CapableDeputy
ExperimentalA structurally secure runtime for personal AI agents. A faithful implementation of recognized security models—a reference monitor, an information-flow lattice, and the object-capability model—with the LLM treated as an untrusted component outside the trusted computing base.
Overview
A capable deputy, never a confused one.
Most defenses for LLM agents are perimeter classifiers—they try to detect a bad instruction ("does this look like an attack?"). A classifier can always be fooled. CapableDeputy takes the opposite approach: enforce recognized information-security models at the architecture level so the bad outcome has no reachable path—independent of why the model misbehaves, whether a crafted injection, a hallucination, a buggy or malicious tool, or the user's own mistake. The classifier can fail; the capability check cannot.

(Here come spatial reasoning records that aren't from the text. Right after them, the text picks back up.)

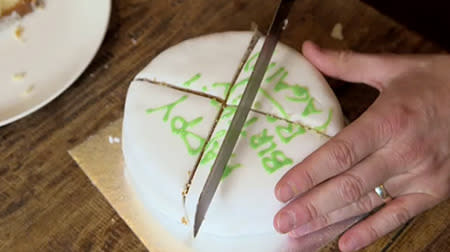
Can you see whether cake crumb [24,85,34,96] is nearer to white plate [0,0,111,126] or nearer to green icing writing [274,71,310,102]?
white plate [0,0,111,126]

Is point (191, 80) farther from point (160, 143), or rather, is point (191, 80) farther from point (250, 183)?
point (250, 183)

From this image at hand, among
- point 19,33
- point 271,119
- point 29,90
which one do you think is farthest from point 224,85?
point 19,33

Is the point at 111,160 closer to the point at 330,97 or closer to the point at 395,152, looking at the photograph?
the point at 330,97

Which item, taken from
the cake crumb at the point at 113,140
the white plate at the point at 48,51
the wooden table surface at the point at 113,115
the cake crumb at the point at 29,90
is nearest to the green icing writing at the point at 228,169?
the wooden table surface at the point at 113,115

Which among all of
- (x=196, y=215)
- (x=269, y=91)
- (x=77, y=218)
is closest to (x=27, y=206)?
(x=77, y=218)

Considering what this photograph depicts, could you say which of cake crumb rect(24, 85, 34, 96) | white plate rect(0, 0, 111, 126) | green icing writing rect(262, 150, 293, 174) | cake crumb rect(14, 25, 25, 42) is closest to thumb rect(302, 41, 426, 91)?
green icing writing rect(262, 150, 293, 174)
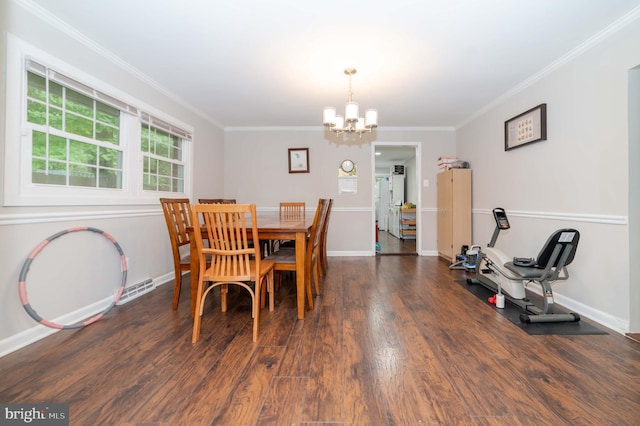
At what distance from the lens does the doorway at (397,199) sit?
5492 millimetres

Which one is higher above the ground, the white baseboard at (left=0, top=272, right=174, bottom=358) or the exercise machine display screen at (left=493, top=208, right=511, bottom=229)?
the exercise machine display screen at (left=493, top=208, right=511, bottom=229)

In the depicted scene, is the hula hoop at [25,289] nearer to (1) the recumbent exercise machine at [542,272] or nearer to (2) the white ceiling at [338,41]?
(2) the white ceiling at [338,41]

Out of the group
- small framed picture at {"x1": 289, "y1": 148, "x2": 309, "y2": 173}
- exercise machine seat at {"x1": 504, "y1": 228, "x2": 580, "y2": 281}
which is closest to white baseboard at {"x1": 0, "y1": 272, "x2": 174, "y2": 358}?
small framed picture at {"x1": 289, "y1": 148, "x2": 309, "y2": 173}

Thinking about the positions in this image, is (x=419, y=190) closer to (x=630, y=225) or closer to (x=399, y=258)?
(x=399, y=258)

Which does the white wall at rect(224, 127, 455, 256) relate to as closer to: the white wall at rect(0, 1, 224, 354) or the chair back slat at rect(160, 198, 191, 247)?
the white wall at rect(0, 1, 224, 354)

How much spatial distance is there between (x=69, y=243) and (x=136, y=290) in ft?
2.71

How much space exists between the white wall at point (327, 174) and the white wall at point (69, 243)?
181 centimetres

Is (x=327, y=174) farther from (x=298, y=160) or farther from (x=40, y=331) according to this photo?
(x=40, y=331)

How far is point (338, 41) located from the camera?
7.54 ft

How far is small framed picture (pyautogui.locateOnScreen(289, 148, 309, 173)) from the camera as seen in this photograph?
4.92m

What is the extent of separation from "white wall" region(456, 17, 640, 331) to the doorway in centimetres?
200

Every action the agent takes flows through one deterministic capability and information-flow chokepoint, escalates to programmatic execution when the stakes warrant, and surfaces every cross-compartment data flow through a human-auditable approval gate.
How It Works
Because the guarantees come from the models rather than from per-attack rules, a range of risks is structurally mitigated as a consequence of the design rather than as individually-coded features:
- Silent data exfiltration - Information-flow taint blocks egress of data a session has read (Denning lattice)
- Confused-deputy / ambient-authority abuse - No authority without an explicit, scoped capability (object-capability model)
- Over-broad delegated authority - Monotonic attenuation across delegation chains
- Unauthorized irreversible actions - Human-in-the-loop approval (Clark-Wilson separation of duty)
- Conflict-of-interest data mixing - Cross-compartment access rules (Brewer-Nash)
- Prompt-injection-driven misuse - Mitigated as one special case: the model is treated as untrusted regardless of how it was subverted
The design draws on classical security models—Bell-LaPadula, Biba, Brewer-Nash, Clark-Wilson, and the object-capability model—synthesized with the dual-LLM and programmatic-execution patterns from CaMeL (Google DeepMind) and Dromedary (Microsoft). These are tracked frameworks, not loose inspiration: every enforcement mechanism traces to a named model, with any deliberate deviation recorded.
Scope
CapableDeputy is deliberately narrow. It is a runtime control at the intersection of InfoSec, Data & Privacy, and AI governance—it defends the conjunction those three programs structurally cannot: sensitive data, untrusted input, and capable action converging in one agent (the "lethal trifecta"). It is deep on agentic-effect containment, human oversight, and decision accountability, and silent by design on model accuracy, bias, and content safety.
Philosophy
The right way to make an AI agent safe is not to ask the model to behave—it's to build a structure in which misbehavior has nowhere to go. Skeptical of the model by construction, accountable by an append-only provenance record, and boring in exactly the way security infrastructure should be.